This week we consider what the abrupt disappearance of a medieval board game can tell us.
To play a game is voluntarily to restrict your own liberty. It is a form of moral discipline. You agree to abide by certain rules which, most likely, you had no part in drawing up and will not trouble yourself to question.
And it would seem that, unlike other forms of moral discipline, the pay-off is more or less immediate, if also more or less superficial. Not only are the outcomes minimally deferred, but the exercise of skill and the distribution of luck occur conspicuously, and in the here-and-now.
However, a game is not a wholly closed or self-contained system. Learning to play chess or cricket or snooker well requires you to think about the game when you are not playing it – in other words to practice, to watch others, to analyse your own performance. And it requires you, moreover, to participate in the history of the game.
Games, like everything else, have a history, and if there are more extinct species of game than there are survivors, this is because their fitness for survival is tied to the wider historical context in which they grow up. A case in point is rithmomachia, the great game of the intellect of the Middle Ages.
Very often in medieval or renaissance art, what appears to be a game of chess is a game of rithmomachia.
Rithmomachia was played on a chequered board, like chess, but the board was rectangular, not square. Also like chess, it was a game of territory and capture, and an emblem of intellectual prowess.
But unlike chess, it was a game in which the building of harmonious and pleasing patterns was not merely a side effect of the play: it was the whole object. The game was rooted in Boethian number systems, a neo-Pythagorean doctrine of great influence in the Middle Ages, according to which numbers were philosophical entities which lay, in various important and profoundly interrelated sequences, at the heart of everything.
Each player had counters marked with numbers disposed according to various of these sequences – square numbers, triangular numbers, hexagonal numbers and so on – the numbers on each row derived in increasingly arcane fashions from those on the row above:
The object of rithmomachia varied depending on the skill of the opponents. There were eight possible Victories, as they were known – five Common and three Proper. It was agreed at the outset which Victory would be played for. The Common Victories involved counting pieces captured, value of pieces captured, and so on. The Proper Victories were more esoteric, requiring the player to align sequences of numbers in arithmetical, geometrical and so-called harmonic progressions. The highest Victory of all – the so-called Victoria Praestantissima or Victoria Excellentissima – invited players to align four pieces in a row in such a way that all three progressions were expressed therein (examples, for what it’s worth, would be (2,3,4,6), (7,8,9,12) and (12,15,16,20)).

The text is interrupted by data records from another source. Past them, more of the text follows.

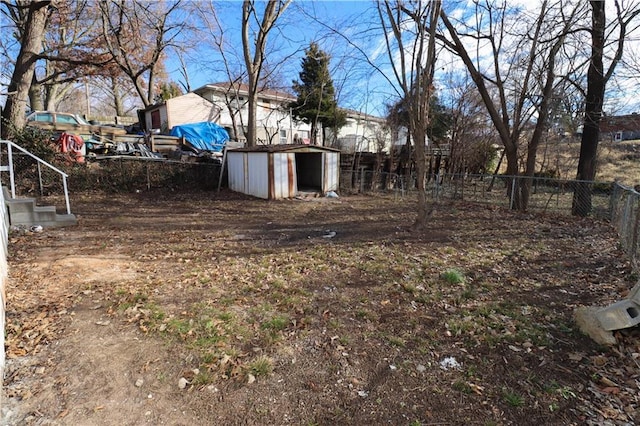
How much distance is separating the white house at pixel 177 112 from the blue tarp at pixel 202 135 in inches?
108

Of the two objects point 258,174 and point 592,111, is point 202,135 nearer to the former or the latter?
point 258,174

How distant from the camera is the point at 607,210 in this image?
406 inches

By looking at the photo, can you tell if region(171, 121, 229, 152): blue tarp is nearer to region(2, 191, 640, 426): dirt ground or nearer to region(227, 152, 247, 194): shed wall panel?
region(227, 152, 247, 194): shed wall panel

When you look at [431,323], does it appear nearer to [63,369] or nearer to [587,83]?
[63,369]

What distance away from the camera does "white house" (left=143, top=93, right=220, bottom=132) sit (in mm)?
20203

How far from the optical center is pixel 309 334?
332 cm

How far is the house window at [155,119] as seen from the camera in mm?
21103

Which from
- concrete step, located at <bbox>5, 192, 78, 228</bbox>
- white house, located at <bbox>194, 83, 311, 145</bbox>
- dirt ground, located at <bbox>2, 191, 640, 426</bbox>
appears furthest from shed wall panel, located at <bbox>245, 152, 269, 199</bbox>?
white house, located at <bbox>194, 83, 311, 145</bbox>

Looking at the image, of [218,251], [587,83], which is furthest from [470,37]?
[218,251]

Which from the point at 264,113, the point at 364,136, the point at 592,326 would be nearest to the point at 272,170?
the point at 592,326

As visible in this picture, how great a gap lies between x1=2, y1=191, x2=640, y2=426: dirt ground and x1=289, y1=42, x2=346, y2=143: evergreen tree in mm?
19299

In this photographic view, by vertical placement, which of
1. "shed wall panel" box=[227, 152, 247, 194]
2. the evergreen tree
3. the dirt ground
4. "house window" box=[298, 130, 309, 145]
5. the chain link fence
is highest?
the evergreen tree

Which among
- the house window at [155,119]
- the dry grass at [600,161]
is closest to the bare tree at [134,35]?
the house window at [155,119]

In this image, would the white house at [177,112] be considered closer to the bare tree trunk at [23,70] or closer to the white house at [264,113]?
the white house at [264,113]
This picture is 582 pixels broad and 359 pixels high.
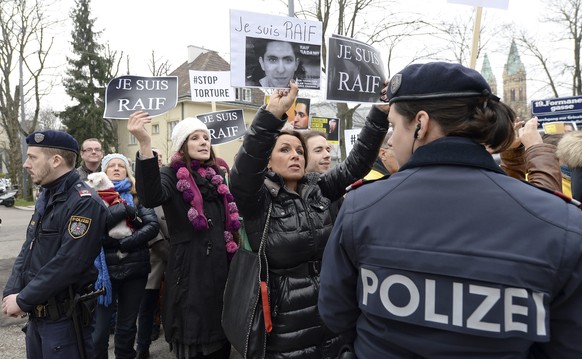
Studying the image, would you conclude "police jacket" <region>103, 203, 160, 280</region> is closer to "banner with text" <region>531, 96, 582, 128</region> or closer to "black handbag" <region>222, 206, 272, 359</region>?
"black handbag" <region>222, 206, 272, 359</region>

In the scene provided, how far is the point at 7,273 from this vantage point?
6832 mm

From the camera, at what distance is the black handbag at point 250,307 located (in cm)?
202

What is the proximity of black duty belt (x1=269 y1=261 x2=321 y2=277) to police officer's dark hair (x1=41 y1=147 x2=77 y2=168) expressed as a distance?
1660 millimetres

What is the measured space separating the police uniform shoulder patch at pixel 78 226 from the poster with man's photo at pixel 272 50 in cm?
138

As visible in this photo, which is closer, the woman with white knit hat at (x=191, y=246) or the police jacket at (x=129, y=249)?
the woman with white knit hat at (x=191, y=246)

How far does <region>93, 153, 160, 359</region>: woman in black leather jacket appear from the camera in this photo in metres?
3.37

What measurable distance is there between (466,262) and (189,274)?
2181 mm

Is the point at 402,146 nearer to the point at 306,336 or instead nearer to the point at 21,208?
the point at 306,336

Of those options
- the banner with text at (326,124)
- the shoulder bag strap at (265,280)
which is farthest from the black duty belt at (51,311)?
the banner with text at (326,124)

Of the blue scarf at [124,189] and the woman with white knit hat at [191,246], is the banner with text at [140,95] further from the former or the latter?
the woman with white knit hat at [191,246]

Thus rithmomachia, partly a mnemonic and intellectual aid and partly the proper occupation of a magus or scholar, was bound intimately into its intellectual world. And for this reason, it was rapidly and almost entirely extinguished by the collapse of Boethian number theory, which was ousted by advances in trigonometry and algebra towards the end of the sixteenth century.
We do not exhaust the possibilities of games. The game merely ceases to be relevant. In 1943 Hermann Hesse published his last novel, The Glass Bead Game, in which, in some ill-defined future (perhaps, he suggested, at the outset of the 25th century), philosophers and aestheticians withdraw into monastic communities the better to pursue an ultra-intellectual game, the counters of which are the totality of cultural and scientific– and especially mathematical and musical – knowledge.
Hesse is describing the distaff as he perceived it between action in the world and stoical withdrawal from it; all cultural and intellectual life, he seems to be saying, are a closed system, one in which your manifest excellence is no preparation for an actual life. But the history and especially the disappearance of rithmomachia tell us the reverse: that a game is bound utterly to the wider conditions of its existence. A game is an oblique form of inquiry, not simply an object of knowledge. And sooner or later we will cease to inquire into what no longer interests us, no matter how interesting the form of that inquiry.